Concernant sa prestation dans 9 mois ferme, c’est le côté burlesque et la folie de ce personnage un peu bridé qui l’ont attirée, il contenait plein de choses que l’actrice n’avait pas encore faites.
Lors du tournage de TIP TOP, elle n’avait pas compris le scénario, la rencontre avec le réalisateur, Serge Bozon, a emporté son adhésion, tant il paraissait imprégné de son sujet et ne cherchait pas à plaire.

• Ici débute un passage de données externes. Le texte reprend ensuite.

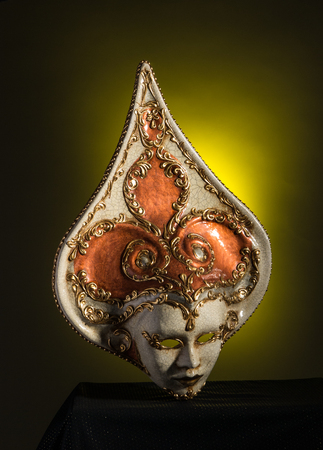 Beuaty Venetian mask isolated on black and yellow background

Pour elle, la caméra c’est le public. Une scène, un film tournés…et c’est DANS LA BOITE, c’est maintenant et on ne peut plus y revenir. En comparaison le théâtre lui fait l’effet d’aller tous les jours au bureau, pour y retrouver les mêmes collègues et le même dossier qui t’arrive.(sic!)

Après deux heures de ping-pong verbal avec l’assemblée des élèves, elle tient à conclure en attirant notre attention sur la voix du personnage: « Chaque personnage a une voix et on la transforme sans s’en rendre compte. Quand on est mauvais on a pas la voix! »

Nous garderons un beau souvenir de notre rencontre avec cette actrice a la voix qui porte et dont les talents multiples, le sens de la transmission ne peuvent que nous conforter, chacun sur notre voie.